----- TEXTE -----

Revenons au hobo et au tableau qu’en dresse Nels Anderson. Qui est-il ? D’où vient-il et pourquoi voyage-t-il ? À la différence du clochard qui « boit et se balade » (Ben Lewis Reitman) et du vagabond qui « rêve et se balade » (idem), le hobo voyage sur les routes des États-Unis pour travailler. Il s’agit donc d’un prolétaire itinérant – M. Kuhn parle de « travailleur migrant, saisonnier et nomade » [2] –, d’un individu qui vit en vendant sa force de travail à des entrepreneurs en besoin de main-d’œuvre. S’il peut lui arriver de mendier sa pitance dans la rue, c’est une activité qu’il essaye d’éviter un maximum. S’il ne trouve pas de travail à un endroit, alors il prend la poudre d’escampette et se rend là où il est sûr d’en décrocher un autre. Placé par des bureaux de placement (privés ou publics) ou recruté sur place, le hobo travaille généralement comme muletier, ouvrier agricole, ouvrier de construction, bûcheron, cueilleur (de pommes, de coton) ou marin. Ses déplacements sont souvent liés aux saisons, notamment lorsqu’il privilégie les emplois agricoles.

----- ITEMS DE DONNÉES -----

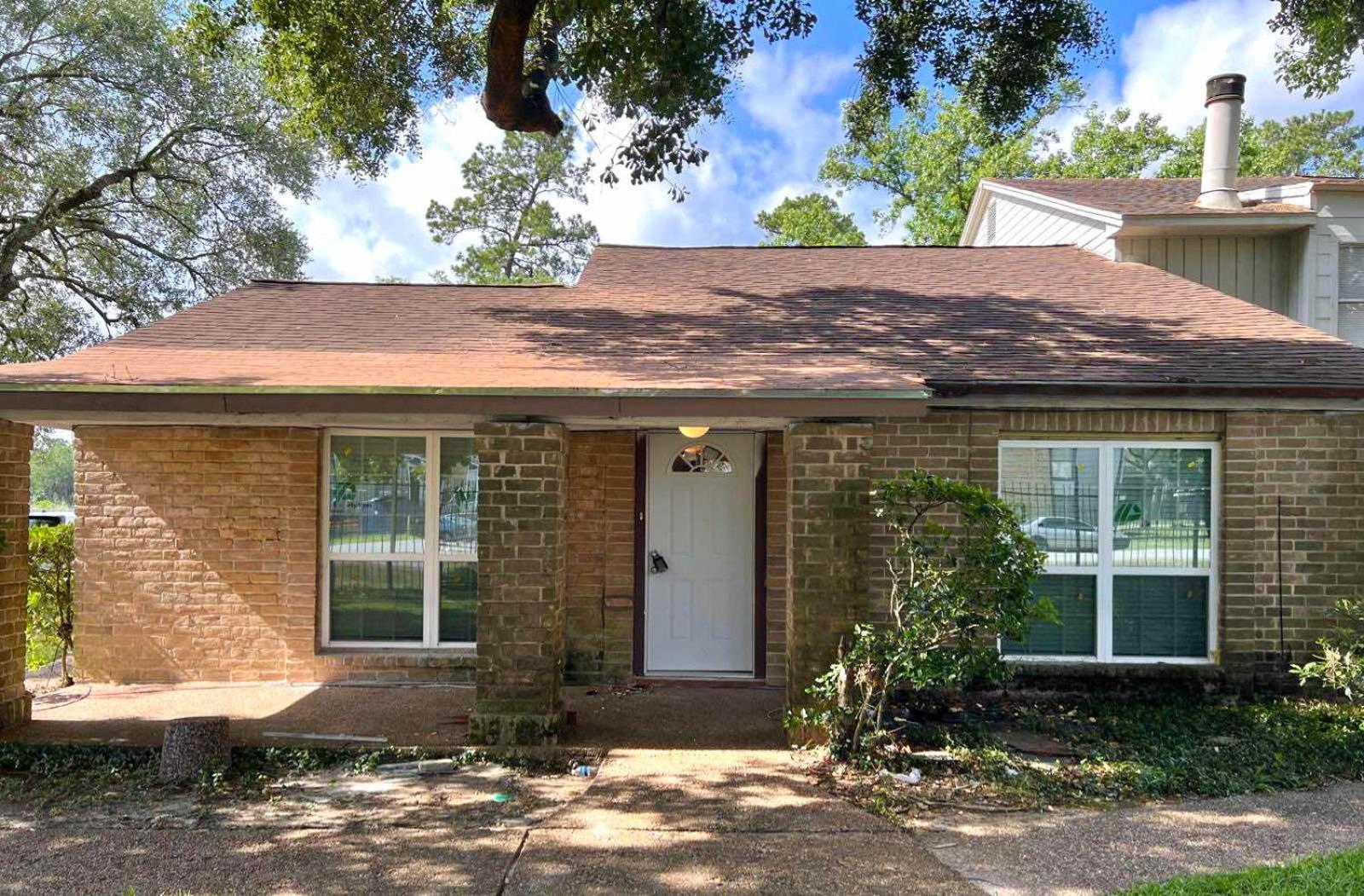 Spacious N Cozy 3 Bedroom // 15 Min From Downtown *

-----
----- ITEMS DE DONNÉES -----

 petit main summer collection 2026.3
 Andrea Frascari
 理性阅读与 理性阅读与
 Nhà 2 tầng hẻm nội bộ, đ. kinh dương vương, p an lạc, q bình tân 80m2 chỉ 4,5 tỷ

-----

Rédigez la suite du texte sur le hobo en reprenant après sa dernière phrase. Ces items proviennent d'une source distincte de celle du texte sur le hobo.

- **RÉPONSE ATTENDUE**
Le hobo réside principalement dans deux endroits distincts : la hobohème et les campements. Le premier – la hobohème – se trouve au sein même de la ville. Comme son nom l’indique, c’est le quartier hobo par excellence. La plus importante hobohème des États-Unis se situe à Chicago [3], véritable capitale hobo de « l’empire aux barres et aux troubles étoiles » (sous-commandant Marcos). La hobohème, ce « Chicago des miséreux », s’organise autour de ce que ses habitants appellent l’« Artère » (stem) : une grande rue où le hobo, « aussi désespéré soit son sort, […] trouve toujours quelqu’un qui le comprend » (p. 62). Outre la compagnie pour une journée, il bénéficiera également de diverses commodités : restaurants, barbiers, bars, hôtels, bureaux de placement, etc. Le tout, généralement très bon marché. Le hobo ne s’éternise que très rarement dans une ville, celle-ci ne lui servant que d’étape dans un voyage ou de marché du travail, l’endroit idéal pour dénicher le gagne-pain des prochains mois.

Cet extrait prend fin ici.